The first thing is to treat\varnish the wood. Then fix the aluminium panesl, and instead of the traditional Dumdum paste I used a modern sealant (It was not Silicone, unfortunately I don't remember what I used, try a good builders merchant).
Loosely assemble the frame and trial fit the roof section. You need to move the frame until all fits in line then tighten up, checking the fit all the time. The kit came with clear inmstruction I seem to remeber. I had to trim the rear doors to get them to fit and also I made spacers to adjust the level of the outside of the door to match the main frame. (I also used dome nuts for the hinges as they are neater than the original plain nuts.)
By the way I used screws to fix the roof and guttering on, rather than nails.
good luck,
Alec
Posted: Fri Aug 13, 2004 9:46 am
by Kevin
Alec can you remember what it was like to remove as I have heard stories about removing the wood from the "B" posts, and then the corrosion that was hidden by the wood, or did you not have problems in these areas.
Posted: Fri Aug 13, 2004 11:30 am
by Alec
Hello Kevin,
I don't remember any real problems in the 'B' post area, but I had to renew large parts of the rear wing flanges.
Alec
Posted: Fri Aug 13, 2004 8:22 pm
by britab1967
Kevin
Luckily the wood on Molly is one of her best features and is sound all around, but I have taken the back section off so that I can replace the sills and repair the rear wheel arches.
I had no problems removing the bolts around the 'B' pillar or around the roof section. My main problems were the bolts in the rear floor and all of the screws which hold the frame onto the wheel arch flanges.
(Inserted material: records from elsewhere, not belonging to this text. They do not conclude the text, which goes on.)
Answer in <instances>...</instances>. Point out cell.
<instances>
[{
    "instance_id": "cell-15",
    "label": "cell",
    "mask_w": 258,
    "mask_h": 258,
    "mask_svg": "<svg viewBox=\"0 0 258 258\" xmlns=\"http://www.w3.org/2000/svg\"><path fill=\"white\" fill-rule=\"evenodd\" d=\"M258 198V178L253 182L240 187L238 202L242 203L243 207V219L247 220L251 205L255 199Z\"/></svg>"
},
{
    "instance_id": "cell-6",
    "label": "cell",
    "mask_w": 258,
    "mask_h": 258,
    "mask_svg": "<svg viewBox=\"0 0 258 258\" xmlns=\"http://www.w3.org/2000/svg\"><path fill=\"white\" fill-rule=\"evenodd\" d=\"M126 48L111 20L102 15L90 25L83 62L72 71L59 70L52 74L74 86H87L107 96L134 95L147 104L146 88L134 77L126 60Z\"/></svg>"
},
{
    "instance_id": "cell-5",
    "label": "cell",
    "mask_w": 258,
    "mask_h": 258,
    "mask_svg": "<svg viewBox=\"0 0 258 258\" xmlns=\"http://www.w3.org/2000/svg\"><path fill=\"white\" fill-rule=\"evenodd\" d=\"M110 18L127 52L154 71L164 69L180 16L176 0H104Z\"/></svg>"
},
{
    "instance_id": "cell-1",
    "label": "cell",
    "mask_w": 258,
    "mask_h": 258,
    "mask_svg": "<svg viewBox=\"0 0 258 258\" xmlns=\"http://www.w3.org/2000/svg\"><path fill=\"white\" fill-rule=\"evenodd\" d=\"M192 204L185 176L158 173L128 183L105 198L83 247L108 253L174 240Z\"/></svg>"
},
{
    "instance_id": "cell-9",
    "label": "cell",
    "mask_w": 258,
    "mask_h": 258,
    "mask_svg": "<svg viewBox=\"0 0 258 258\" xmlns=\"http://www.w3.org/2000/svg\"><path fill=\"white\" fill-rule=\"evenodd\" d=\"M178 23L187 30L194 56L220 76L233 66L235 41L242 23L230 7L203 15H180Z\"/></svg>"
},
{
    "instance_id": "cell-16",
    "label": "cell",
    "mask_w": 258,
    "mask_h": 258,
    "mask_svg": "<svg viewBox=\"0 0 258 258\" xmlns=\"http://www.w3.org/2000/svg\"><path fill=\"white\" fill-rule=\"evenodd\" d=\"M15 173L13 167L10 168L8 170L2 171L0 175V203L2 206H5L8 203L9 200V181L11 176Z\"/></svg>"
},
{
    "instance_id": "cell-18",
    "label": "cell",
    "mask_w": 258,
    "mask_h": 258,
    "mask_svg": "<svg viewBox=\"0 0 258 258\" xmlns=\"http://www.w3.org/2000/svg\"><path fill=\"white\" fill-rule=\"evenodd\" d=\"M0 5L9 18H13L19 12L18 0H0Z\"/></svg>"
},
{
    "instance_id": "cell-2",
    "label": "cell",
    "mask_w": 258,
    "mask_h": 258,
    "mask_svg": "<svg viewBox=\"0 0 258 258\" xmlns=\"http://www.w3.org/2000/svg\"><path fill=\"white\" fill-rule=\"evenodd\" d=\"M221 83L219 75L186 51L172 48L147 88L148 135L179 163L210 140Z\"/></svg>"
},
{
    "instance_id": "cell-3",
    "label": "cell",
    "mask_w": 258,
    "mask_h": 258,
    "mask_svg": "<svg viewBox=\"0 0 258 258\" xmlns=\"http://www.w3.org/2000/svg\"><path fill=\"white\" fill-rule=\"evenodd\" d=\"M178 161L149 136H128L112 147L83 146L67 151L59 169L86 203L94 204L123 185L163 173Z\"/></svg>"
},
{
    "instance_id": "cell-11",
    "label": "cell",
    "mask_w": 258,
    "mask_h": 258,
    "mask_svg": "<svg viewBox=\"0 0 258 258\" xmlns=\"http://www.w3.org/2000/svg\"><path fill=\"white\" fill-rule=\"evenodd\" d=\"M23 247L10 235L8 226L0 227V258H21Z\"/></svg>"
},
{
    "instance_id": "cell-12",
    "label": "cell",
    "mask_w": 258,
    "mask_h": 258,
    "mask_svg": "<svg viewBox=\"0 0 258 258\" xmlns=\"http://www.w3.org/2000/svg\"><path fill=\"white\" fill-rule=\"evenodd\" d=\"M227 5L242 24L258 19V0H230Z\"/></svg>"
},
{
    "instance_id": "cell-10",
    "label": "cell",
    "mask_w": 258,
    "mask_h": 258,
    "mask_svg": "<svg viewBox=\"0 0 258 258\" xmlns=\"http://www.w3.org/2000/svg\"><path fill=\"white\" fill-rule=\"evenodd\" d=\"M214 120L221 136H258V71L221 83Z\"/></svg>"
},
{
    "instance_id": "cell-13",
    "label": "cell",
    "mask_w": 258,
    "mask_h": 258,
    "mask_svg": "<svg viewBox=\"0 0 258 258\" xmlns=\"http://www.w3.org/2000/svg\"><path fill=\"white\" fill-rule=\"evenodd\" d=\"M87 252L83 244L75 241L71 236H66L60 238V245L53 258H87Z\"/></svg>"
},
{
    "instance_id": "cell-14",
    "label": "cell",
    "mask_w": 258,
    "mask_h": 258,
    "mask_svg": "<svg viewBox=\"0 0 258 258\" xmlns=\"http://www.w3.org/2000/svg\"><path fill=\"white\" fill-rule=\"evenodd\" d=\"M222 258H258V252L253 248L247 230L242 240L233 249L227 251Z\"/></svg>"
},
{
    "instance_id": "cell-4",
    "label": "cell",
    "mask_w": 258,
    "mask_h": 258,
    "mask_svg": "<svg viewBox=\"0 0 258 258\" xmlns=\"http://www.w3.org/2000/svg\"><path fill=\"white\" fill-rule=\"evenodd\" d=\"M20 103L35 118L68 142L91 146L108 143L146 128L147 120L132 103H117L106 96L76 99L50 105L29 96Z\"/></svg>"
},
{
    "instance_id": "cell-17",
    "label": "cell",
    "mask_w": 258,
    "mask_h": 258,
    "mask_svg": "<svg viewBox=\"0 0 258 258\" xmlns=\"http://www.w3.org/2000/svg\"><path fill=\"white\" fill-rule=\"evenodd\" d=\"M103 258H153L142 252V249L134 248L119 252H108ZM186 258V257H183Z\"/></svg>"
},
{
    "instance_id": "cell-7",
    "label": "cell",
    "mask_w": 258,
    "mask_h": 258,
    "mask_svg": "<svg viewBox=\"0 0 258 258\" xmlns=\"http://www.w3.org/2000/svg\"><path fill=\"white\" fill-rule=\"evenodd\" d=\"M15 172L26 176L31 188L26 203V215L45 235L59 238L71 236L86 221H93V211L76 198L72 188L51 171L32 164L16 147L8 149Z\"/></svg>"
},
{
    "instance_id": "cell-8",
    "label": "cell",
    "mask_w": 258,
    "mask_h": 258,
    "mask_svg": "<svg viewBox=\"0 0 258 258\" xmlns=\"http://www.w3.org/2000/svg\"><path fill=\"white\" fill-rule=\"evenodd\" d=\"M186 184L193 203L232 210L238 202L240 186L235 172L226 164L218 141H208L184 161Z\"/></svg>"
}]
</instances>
The aluminium panels looked fine until I removed the battens which hide their edges but on taking them off I found severe corrosion on most of them.
I have left the back section as a complete unit because I coudn't figure out how the gutter channel was attached, and I don't really need to take it apart anyway.
Good luck and if I'm sure you'll get as much help as possible from the forum. Everyone has been very forthecoming with answers to any of my questions.
I have cosidered using caravan sealent when I put it back together, as it doesn't go hard and is available on a roll, like double sided tape, so is easy to apply.
Posted: Fri Aug 13, 2004 8:40 pm
by Alec
Hello Brit,
for future information, the channel is, roughly speaking, a U section before fitting. The roof panel is first attached to the woodwork then the channel put in position and nailed through the roof. The upper lip is then dressed down leaving an 'L' section around the roof. To remove you need to prise up the flange that was dressed down to cover the nails, lever the channel away from the roof, bit by bit, then tap back a bit allowing you to pull out the securing nail. If you are replacing the channel with a new one then simply lever away from the roof.
Hope that makes sense.
Alec
Posted: Fri Aug 13, 2004 9:12 pm
by Kevin
I have cosidered using caravan sealent when I put it back together, as it doesn't go hard
Neither does Dum Dum the original sealer but it can creep if a bit too much is applied over time and is the only thing you should use on the rear glass in the doors.